_TO DO:_
A - Translate this sentence from the article on the Dallas County demolition into Spanish: "Dallas County chose Midwest Wrecking to demolish their 15-story building northwest of downtown Dallas, where in its place, Dallas County will build a new campus-style Institute of Forensic Science."
B - Extend the article on the Dallas County demolition, picking up after its final paragraph.

_PAGE EXTRACT:_
---

Dallas County Demolition Makes Way for Forensics Complex

By Liz Moucka | September 28, 2010

Midwest Wrecking Co.'s demolition of a Dallas County government building at Stemmons Freeway near Motor Street gave motorists quite a show this past spring.

Dallas County chose Midwest Wrecking to demolish their 15-story building northwest of downtown Dallas, where in its place, Dallas County will build a new campus-style Institute of Forensic Science.

Midwest began this past January gutting the interior of the building, removing about 1,700 tons of material. They brought Wildcat Rentals on in March as a subcontractor with their ball and crane demolition equipment to knock down the steel-reinforced, poured-in-place high rise.

Although the structure might have made a good subject for implosion, there were several factors that resulted in Midwest and Dallas County choosing traditional ball and crane demolition. The extensive glazing work of the adjacent County's Health and Human Services Building was a concern but not the primary reason for the decision. It boiled down to dust and dollars.

Brian Choate of Midwest Wrecking said, "Traditional ball and crane demolition causes small amounts of dust but over a longer period of time. Even though the dust cloud of an implosion lasts for only a matter of seconds or minutes, the potential impact to Stemmons Freeway could last much longer."

---

_EXTRACTED ENTRIES:_
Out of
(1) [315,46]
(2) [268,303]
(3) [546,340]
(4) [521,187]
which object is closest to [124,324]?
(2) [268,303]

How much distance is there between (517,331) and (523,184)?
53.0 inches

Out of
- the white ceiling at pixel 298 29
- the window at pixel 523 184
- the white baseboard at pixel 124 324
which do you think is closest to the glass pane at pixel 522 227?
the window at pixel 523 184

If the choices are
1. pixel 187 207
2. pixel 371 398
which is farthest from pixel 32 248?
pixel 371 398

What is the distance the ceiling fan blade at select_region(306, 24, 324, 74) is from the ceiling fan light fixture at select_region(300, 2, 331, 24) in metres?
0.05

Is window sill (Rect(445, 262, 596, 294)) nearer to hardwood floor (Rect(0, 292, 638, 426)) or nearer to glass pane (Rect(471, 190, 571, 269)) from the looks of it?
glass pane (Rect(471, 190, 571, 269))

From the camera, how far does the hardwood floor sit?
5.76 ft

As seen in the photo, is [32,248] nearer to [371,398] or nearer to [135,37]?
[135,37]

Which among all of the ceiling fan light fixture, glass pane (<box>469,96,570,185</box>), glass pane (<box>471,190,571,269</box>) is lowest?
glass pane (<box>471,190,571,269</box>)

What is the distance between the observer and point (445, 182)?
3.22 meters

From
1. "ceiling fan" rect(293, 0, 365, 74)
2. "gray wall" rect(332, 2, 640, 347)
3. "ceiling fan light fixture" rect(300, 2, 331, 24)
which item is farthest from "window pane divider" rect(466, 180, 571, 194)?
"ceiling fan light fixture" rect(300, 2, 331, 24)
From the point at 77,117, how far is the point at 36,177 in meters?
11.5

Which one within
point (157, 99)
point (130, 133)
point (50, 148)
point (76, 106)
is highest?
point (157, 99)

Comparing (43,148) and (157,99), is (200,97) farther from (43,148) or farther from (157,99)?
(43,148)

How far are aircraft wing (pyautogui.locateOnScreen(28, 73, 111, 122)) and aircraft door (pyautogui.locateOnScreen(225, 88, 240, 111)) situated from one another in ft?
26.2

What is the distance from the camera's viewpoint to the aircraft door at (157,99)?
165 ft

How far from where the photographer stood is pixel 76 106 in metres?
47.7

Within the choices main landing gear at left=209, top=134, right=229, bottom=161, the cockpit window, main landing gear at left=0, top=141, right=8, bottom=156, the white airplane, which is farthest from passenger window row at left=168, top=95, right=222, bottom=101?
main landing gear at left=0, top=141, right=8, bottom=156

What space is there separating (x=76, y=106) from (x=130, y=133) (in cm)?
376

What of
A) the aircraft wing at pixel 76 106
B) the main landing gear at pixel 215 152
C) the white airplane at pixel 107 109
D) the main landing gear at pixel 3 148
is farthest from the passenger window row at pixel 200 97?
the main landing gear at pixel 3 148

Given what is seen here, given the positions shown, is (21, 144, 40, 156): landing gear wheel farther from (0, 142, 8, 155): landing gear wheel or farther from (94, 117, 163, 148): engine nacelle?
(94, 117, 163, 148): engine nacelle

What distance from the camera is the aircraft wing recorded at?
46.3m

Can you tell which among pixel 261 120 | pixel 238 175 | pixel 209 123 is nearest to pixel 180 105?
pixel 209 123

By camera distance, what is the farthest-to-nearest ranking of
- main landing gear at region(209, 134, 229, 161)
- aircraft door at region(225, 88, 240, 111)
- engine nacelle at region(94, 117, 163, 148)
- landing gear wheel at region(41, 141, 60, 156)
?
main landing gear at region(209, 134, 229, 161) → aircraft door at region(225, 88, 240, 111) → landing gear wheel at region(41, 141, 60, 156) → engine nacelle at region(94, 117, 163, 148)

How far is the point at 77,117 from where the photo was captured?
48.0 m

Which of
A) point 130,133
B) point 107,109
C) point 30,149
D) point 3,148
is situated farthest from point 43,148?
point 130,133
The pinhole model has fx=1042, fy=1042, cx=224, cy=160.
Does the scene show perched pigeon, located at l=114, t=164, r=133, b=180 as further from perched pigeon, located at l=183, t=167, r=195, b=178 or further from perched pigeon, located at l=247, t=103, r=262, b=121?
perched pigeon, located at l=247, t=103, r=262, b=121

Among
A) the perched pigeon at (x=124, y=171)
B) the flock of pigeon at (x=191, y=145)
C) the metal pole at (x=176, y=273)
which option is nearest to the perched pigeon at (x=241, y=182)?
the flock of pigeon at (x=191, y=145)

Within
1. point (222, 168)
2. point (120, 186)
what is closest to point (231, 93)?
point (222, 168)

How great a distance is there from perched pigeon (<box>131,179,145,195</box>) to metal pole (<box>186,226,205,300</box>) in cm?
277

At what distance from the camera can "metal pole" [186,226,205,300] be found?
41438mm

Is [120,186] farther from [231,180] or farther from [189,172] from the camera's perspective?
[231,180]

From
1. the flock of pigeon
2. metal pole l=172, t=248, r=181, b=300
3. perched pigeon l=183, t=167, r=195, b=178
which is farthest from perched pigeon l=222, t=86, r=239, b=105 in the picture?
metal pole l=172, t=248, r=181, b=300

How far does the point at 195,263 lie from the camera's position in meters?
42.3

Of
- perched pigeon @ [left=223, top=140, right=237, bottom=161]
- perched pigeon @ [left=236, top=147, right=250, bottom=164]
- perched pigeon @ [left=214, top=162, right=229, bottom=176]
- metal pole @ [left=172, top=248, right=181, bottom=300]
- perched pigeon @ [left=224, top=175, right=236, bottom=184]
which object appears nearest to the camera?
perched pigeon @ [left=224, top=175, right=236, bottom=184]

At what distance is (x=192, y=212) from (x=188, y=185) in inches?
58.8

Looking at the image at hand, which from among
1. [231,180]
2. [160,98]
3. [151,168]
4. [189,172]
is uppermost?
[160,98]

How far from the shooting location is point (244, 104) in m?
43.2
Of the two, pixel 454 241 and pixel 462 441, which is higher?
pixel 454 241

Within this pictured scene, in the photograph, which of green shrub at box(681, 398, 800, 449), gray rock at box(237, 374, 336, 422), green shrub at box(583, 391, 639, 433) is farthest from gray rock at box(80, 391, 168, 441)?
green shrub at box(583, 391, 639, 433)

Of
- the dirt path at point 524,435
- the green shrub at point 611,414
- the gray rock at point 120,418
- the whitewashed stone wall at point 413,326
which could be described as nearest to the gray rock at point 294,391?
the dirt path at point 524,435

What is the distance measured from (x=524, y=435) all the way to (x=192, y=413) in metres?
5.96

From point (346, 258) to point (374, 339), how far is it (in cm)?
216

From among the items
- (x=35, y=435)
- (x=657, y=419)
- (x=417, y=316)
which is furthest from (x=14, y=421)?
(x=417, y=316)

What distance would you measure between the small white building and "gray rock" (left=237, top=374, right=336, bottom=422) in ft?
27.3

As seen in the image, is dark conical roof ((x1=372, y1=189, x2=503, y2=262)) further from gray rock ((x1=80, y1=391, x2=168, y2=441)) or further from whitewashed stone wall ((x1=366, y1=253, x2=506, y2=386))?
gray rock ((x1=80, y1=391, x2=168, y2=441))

---

_THE RESPONSES:_
A - El condado de Dallas eligió a Midwest Wrecking para demoler su edificio de 15 pisos al noroeste del centro de Dallas, donde, en su lugar, el condado de Dallas construirá un nuevo Instituto de Ciencias Forenses tipo campus.

B -
If the wind were to be blowing from the south, the resulting dust cloud and debris drifting onto Stemmons Freeway, only a matter of yards away, would create the need to close the 10-lane freeway and service roads for perhaps over an hour or more for cleanup. The high cost of interstate lane closures for that length of time was a cost that neither the county nor the contractor wished to chance, according to Jeremy Anderson, superintendent for Midwest Wrecking.

Dan Savage, assistant Dallas County administrator, said, "Midwest's bid with traditional demolition was substantially lower by hundreds of thousands of dollars. We saw no merit in spending extra money imploding."

Wildcat Rentals Inc. of Fort Worth joined the effort the second week of March. Their Link-Belt crane has a 220-foot boom and is equipped with a 8,000-pound ball. The Lorain has a 190-foot main boom swinging a 10,000-pound ball.

The center core of the building that supports the penthouse was the final portion that Wildcat brought down, according to Kevin Maddox with Wildcat. This allowed Midwest time to reinforce an underground electric transformer room between the front of the building and the service road. Before allowing the heavier penthouse room to fall, Western Wrecking brought in a number of steel shoring panels from United Rentals to cover that area to prevent damage to the transformer.

"Wildcat will demolish the concrete and steel to the structure's second level, where we can complete the demolition with excavators, loaders and backhoes," said Anderson. To complete the demolition, Midwest Wrecking "will separate the steel from the concrete rubble and process as much of the concrete as possible with their excavator-mounted processor." The steel and concrete will be hauled to local recycling facilities. Choate calculated the amount of recyclable concrete at about 15,000 tons and steel at about 1,500 tons.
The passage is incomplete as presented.